Fourth generation fisher Luke Anedda is one of 18 fishers in Corner Inlet. As a true family business, Luke’s fishing is supported by his wife Adonica’s expertise in processing and packing the fish, while his brother and two other loyal employees work as deckhands and maintenance. His ‘semi-retired’ father remains the ‘guru’ behind the fishing gear used in the inlet while his mother handles the business accounts.
“I love being out in nature and around its elements”, Luke says. Having spent time catching fish around Flinders Island and the West coast of Tasmania, Luke knew he wanted to come back to Corner Inlet and carry the family business forward. “Our business is very focused on sustainability and the environment. We pride ourselves on looking after our inlet and minimising our footprint on nature while still providing consumers with beautiful Australian seafood”.

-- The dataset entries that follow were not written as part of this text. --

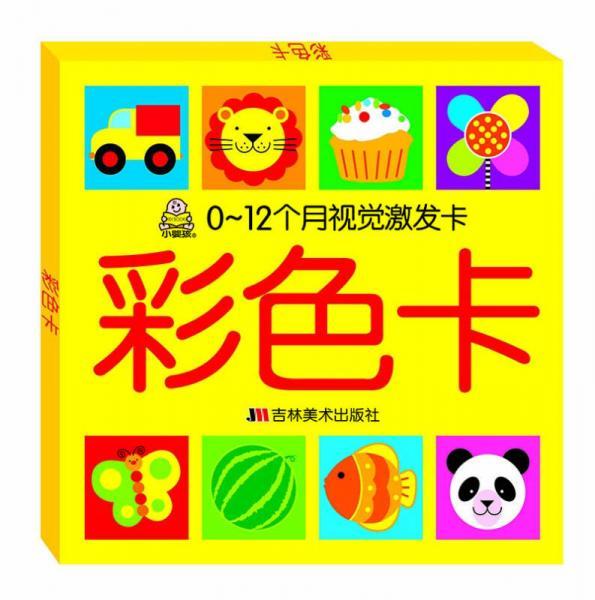小婴孩·0-12个月视觉激发卡:彩色卡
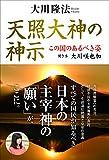 天照大神の神示 この国のあるべき姿 聞き手 大川咲也加 (OR books)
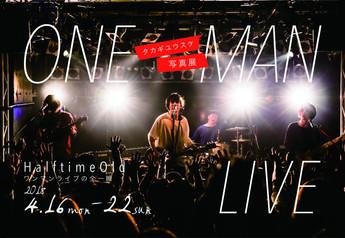 2018 4/16 mon - 4/22 sun タカギユウスケ写真展【ONE MAN LIVE】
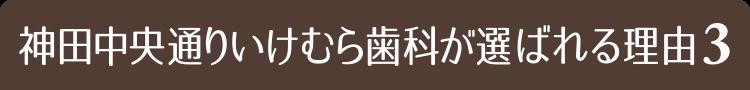 神田中央通りいけむら歯科が選ばれる理由3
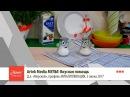 Artek Media TV Вкусная помощь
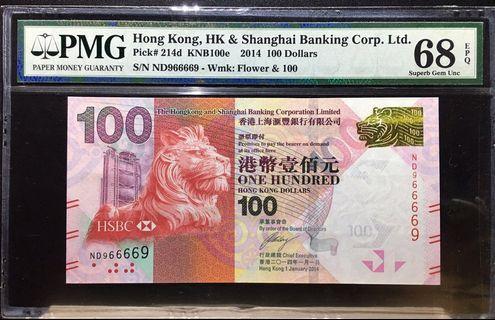 2014 匯豐銀行 100 ND 966669 68EPQ 雷達號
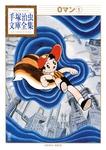 0マン 手塚治虫文庫全集(1)-電子書籍
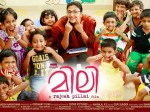 Mili Movie Review Watch It Amala Paul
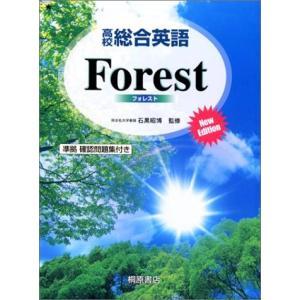 高校総合英語Forest New Edition 中古本 古本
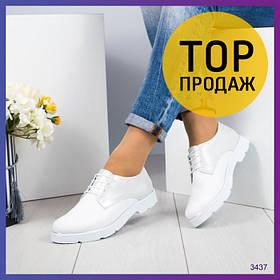 Женские туфли на низком ходу, белые / туфли женские на шнурках, кожаные, удобные, модные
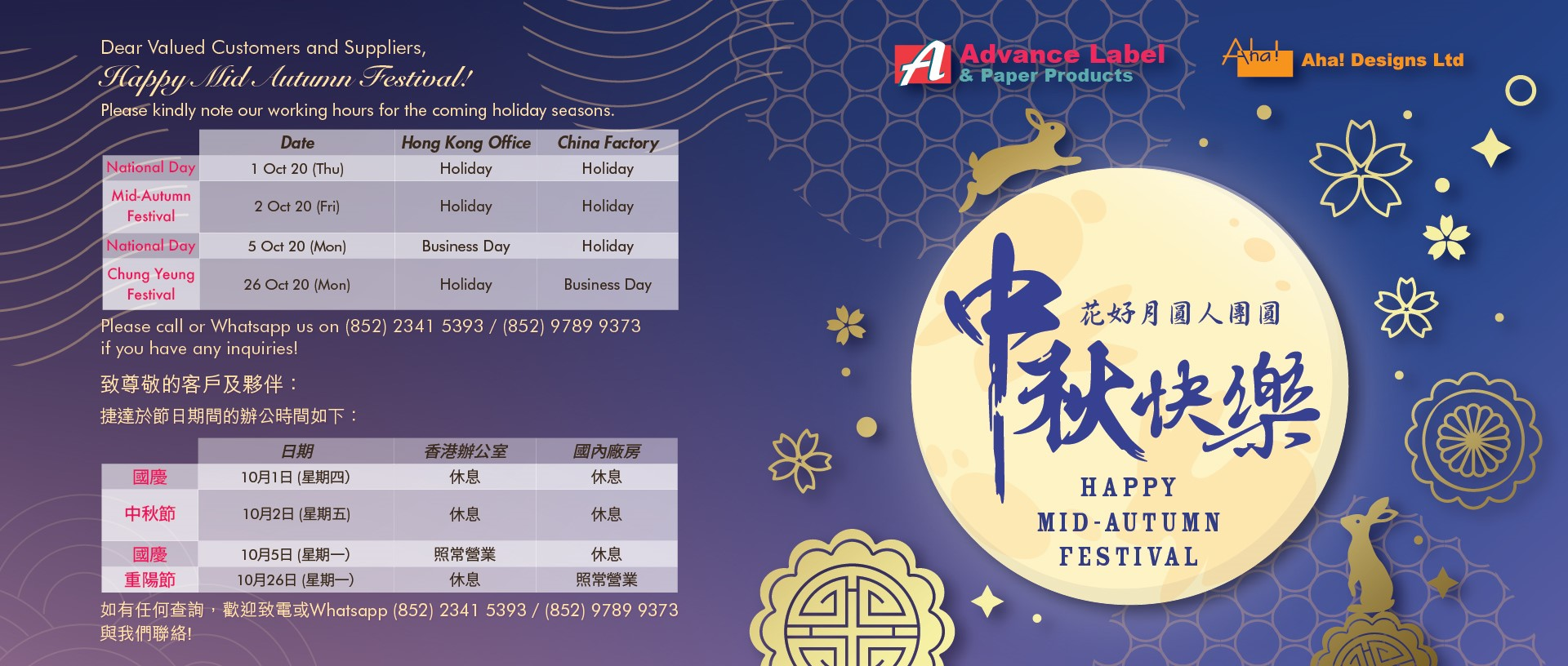 Mid-Autumn Festival & National Day Greetings from Advance Label Limited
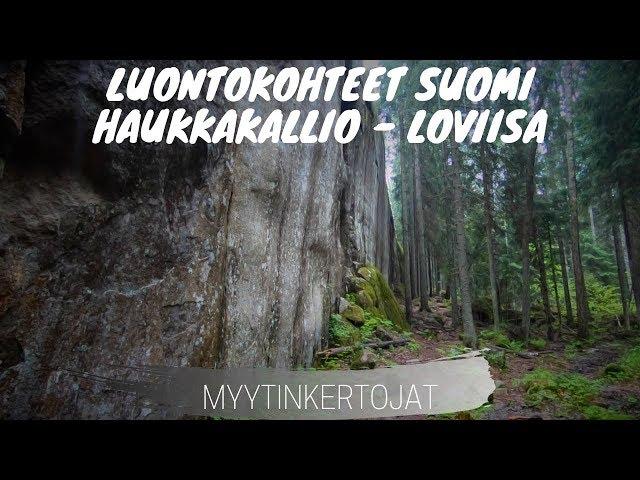Luontokohteet Suomi - Haukkakallio - Loviisa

Neville Clarke is a third generation fisher based at Port Franklin, which is one of the three main ports at Corner Inlet. His fishing days go back to when he was a helping hand to his father during school holidays, at the mere age of seven.
“I always took an interest in fishing as my father was a commercial fisherman and grew to love the industry. I love to fish sustainably and supply consumers with high quality fish. I love the challenge of fishing in a wild catch fishery.” Neville’s wife Karen is a partner in the business, assisting him with bookwork and accounting. They also employ one deckhand at present.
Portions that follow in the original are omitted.